+++ DATA TO USE +++

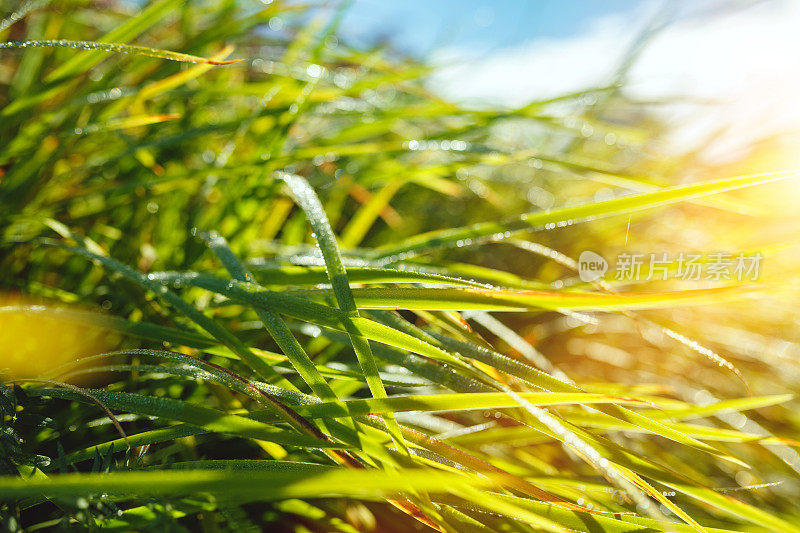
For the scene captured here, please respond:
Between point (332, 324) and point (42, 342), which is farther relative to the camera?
point (42, 342)

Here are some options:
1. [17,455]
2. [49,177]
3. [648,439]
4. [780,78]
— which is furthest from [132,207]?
[780,78]

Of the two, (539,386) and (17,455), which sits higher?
(539,386)

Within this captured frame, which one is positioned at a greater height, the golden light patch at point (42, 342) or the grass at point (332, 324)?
the grass at point (332, 324)

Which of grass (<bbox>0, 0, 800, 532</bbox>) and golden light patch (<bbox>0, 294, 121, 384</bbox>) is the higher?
grass (<bbox>0, 0, 800, 532</bbox>)

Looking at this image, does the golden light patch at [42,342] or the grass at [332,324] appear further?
the golden light patch at [42,342]

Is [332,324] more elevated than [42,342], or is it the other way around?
[332,324]

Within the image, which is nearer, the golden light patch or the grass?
the grass

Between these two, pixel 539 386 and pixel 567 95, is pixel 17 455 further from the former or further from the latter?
pixel 567 95
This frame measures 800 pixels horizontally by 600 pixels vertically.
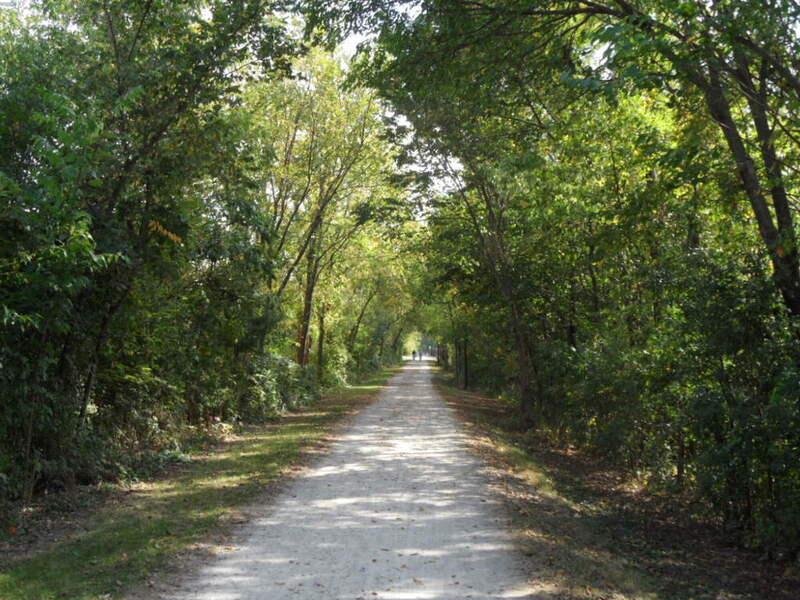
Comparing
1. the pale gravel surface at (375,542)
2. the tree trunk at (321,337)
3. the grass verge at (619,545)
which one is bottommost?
the grass verge at (619,545)

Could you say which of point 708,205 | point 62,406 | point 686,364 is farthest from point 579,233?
point 62,406

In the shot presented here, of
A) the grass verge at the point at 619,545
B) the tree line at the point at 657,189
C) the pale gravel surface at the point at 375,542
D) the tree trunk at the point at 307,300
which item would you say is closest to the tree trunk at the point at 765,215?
the tree line at the point at 657,189

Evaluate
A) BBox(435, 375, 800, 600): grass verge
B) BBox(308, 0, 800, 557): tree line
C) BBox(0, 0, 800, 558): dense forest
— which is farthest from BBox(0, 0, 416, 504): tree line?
BBox(435, 375, 800, 600): grass verge

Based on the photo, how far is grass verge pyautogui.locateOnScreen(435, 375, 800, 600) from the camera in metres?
5.69

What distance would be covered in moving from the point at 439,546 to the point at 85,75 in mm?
7530

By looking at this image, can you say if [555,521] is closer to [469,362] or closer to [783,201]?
[783,201]

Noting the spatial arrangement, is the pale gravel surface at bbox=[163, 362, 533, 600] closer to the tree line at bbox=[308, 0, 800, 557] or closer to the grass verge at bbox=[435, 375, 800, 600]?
the grass verge at bbox=[435, 375, 800, 600]

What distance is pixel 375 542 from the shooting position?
6395mm

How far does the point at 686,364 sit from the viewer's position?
8.56m

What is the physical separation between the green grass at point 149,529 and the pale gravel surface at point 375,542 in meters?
0.55

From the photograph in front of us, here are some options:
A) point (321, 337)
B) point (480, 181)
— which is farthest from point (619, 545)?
point (321, 337)

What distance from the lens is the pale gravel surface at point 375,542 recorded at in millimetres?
5137

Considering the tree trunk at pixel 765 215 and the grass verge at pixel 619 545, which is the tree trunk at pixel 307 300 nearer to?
the grass verge at pixel 619 545

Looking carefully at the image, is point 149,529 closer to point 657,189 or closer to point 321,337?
point 657,189
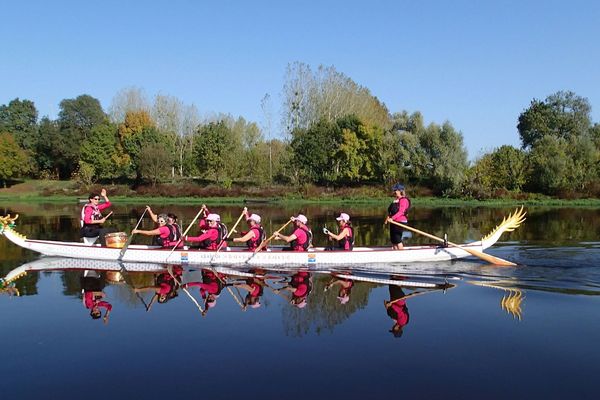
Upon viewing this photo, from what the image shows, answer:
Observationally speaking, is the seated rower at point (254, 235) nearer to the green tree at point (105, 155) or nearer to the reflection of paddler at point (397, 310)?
the reflection of paddler at point (397, 310)

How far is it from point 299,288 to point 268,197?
39265 millimetres

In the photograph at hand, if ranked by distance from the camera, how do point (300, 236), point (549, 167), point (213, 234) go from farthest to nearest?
1. point (549, 167)
2. point (213, 234)
3. point (300, 236)

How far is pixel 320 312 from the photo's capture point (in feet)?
34.5

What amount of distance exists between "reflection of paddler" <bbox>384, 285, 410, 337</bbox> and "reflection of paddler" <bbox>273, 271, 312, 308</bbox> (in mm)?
1792

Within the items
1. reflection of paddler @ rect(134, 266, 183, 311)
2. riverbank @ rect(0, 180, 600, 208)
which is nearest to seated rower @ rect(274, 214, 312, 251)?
reflection of paddler @ rect(134, 266, 183, 311)

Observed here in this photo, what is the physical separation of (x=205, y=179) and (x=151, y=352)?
54.0 meters

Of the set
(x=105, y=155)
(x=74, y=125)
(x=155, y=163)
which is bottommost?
(x=155, y=163)

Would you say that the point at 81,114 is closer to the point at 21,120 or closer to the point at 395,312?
the point at 21,120

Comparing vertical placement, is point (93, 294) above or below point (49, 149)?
below

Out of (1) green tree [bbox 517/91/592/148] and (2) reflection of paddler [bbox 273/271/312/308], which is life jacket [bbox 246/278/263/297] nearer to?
(2) reflection of paddler [bbox 273/271/312/308]

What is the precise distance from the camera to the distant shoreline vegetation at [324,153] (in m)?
49.5

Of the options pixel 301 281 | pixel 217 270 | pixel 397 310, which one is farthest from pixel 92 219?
pixel 397 310

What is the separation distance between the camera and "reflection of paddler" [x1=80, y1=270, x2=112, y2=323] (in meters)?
10.8

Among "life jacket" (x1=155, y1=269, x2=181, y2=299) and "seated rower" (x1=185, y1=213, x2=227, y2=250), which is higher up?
"seated rower" (x1=185, y1=213, x2=227, y2=250)
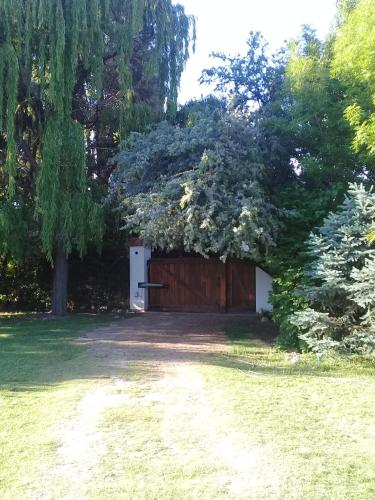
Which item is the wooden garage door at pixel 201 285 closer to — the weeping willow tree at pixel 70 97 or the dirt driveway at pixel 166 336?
the dirt driveway at pixel 166 336

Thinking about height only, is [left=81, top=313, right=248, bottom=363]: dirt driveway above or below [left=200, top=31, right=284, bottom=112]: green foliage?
below

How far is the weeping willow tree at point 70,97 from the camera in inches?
536

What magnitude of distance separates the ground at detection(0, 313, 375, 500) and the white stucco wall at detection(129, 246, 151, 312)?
8137 millimetres

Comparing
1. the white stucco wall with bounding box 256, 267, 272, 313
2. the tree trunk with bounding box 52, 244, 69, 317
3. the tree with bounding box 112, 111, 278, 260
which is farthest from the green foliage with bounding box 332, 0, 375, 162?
the tree trunk with bounding box 52, 244, 69, 317

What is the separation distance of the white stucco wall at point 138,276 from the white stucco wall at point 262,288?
3885 mm

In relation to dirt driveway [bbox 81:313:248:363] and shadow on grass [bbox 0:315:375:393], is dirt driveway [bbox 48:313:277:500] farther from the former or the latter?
dirt driveway [bbox 81:313:248:363]

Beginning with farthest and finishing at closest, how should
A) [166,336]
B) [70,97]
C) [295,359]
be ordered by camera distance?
1. [70,97]
2. [166,336]
3. [295,359]

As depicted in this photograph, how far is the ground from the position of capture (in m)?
4.06

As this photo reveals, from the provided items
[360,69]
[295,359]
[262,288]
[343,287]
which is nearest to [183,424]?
[295,359]

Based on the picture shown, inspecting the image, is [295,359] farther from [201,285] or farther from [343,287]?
[201,285]

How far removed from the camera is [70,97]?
14.1 m

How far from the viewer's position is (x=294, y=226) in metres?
11.7

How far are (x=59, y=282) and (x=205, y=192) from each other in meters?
7.43

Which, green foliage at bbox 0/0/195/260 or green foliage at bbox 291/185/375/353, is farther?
green foliage at bbox 0/0/195/260
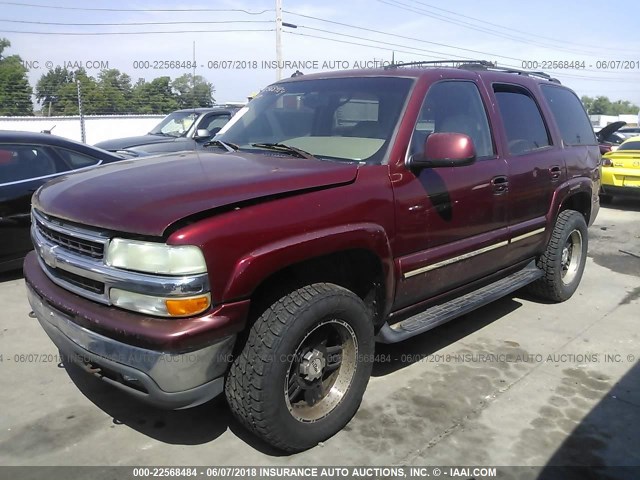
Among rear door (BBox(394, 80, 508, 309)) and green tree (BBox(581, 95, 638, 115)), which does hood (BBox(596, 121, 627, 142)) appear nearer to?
rear door (BBox(394, 80, 508, 309))

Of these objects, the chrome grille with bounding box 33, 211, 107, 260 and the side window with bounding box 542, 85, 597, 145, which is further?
the side window with bounding box 542, 85, 597, 145

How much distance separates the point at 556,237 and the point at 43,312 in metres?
4.19

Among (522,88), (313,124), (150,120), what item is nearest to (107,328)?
(313,124)

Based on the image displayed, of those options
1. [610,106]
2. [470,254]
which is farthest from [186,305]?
[610,106]

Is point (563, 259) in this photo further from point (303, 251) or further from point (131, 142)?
point (131, 142)

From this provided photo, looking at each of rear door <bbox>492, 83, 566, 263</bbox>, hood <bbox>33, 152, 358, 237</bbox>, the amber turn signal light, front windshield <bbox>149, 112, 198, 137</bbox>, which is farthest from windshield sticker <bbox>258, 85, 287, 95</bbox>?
front windshield <bbox>149, 112, 198, 137</bbox>

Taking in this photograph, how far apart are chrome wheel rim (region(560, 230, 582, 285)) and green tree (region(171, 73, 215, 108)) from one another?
19960 millimetres

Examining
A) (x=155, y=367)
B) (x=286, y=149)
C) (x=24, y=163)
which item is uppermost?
(x=286, y=149)

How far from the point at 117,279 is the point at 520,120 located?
351 cm

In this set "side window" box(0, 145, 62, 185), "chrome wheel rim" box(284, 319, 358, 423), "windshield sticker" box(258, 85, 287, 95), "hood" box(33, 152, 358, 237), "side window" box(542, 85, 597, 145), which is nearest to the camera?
"hood" box(33, 152, 358, 237)

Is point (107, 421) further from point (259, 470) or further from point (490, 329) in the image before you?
point (490, 329)

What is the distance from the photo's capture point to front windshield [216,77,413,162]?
3.48m

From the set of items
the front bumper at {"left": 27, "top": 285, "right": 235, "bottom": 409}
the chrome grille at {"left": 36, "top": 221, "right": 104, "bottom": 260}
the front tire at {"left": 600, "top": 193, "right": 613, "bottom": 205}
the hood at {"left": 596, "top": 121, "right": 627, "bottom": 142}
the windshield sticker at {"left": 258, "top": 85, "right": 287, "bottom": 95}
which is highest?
the windshield sticker at {"left": 258, "top": 85, "right": 287, "bottom": 95}

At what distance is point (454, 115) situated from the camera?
156 inches
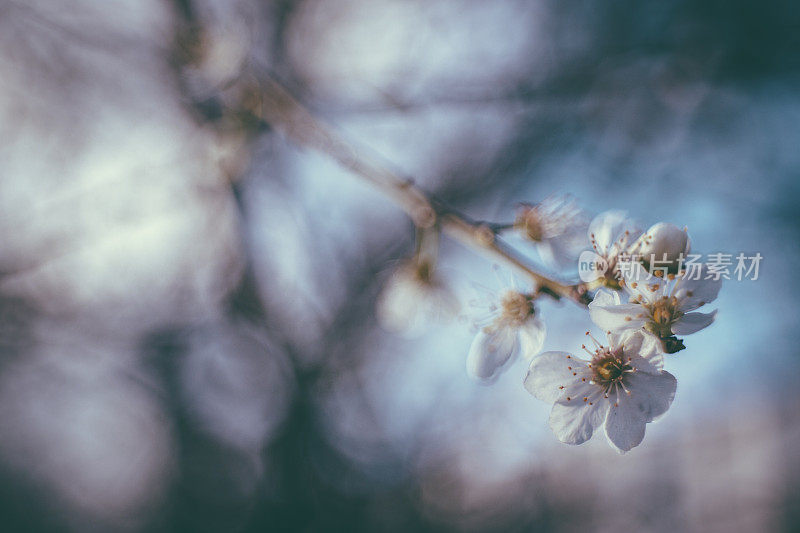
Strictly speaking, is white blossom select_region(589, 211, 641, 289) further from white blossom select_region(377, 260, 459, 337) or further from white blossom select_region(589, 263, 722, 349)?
white blossom select_region(377, 260, 459, 337)

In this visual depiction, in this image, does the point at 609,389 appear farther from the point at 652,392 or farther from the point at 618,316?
the point at 618,316

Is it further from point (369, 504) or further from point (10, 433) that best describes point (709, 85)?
point (10, 433)

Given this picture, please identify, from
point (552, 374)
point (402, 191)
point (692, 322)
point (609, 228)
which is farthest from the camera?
point (402, 191)

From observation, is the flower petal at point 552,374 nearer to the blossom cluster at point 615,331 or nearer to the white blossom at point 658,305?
the blossom cluster at point 615,331

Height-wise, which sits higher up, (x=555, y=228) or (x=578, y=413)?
(x=555, y=228)

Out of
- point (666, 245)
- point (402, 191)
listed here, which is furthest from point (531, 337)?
point (402, 191)
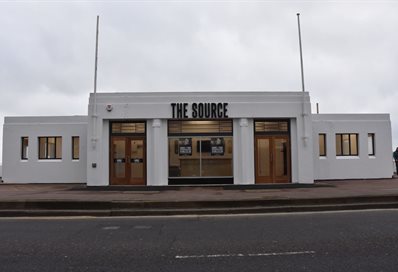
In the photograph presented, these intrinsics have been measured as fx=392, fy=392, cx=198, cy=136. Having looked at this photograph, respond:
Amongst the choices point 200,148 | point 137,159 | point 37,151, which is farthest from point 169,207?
point 37,151

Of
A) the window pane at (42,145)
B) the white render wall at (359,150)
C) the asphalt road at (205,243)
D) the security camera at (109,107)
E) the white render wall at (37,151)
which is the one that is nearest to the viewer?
the asphalt road at (205,243)

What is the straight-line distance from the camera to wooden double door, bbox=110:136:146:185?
19.6m

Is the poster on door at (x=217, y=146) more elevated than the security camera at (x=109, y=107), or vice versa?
the security camera at (x=109, y=107)

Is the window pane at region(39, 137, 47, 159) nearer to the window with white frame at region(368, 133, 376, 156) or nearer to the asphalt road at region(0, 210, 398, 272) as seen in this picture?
the asphalt road at region(0, 210, 398, 272)

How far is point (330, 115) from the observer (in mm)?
22922

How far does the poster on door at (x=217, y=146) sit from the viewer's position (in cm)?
1986

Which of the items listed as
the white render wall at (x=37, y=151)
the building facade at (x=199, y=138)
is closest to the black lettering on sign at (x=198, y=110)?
the building facade at (x=199, y=138)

+++

• **REQUEST**: Return exactly the lines of the data, and only those, from the line with "What is the straight-line" through the last line, inclusive.

• **EXPECTED ANSWER**:
What is the straight-line distance from the camera to wooden double door, bbox=110:136:146:185?
19.6m

Is the poster on door at (x=217, y=146) more elevated than the security camera at (x=109, y=107), or vice versa?
the security camera at (x=109, y=107)

Is the window pane at region(39, 137, 47, 159) nearer to the window with white frame at region(368, 133, 376, 156) or nearer to the asphalt road at region(0, 210, 398, 272) as seen in this picture?
the asphalt road at region(0, 210, 398, 272)

How far is point (330, 115) from the observer (in mm)?
22922

How far does the poster on door at (x=217, y=146) sit from the viewer's position (in cm)?
1986

Which of the items listed as
the white render wall at (x=37, y=151)
the building facade at (x=199, y=138)
is closest to the black lettering on sign at (x=198, y=110)?
the building facade at (x=199, y=138)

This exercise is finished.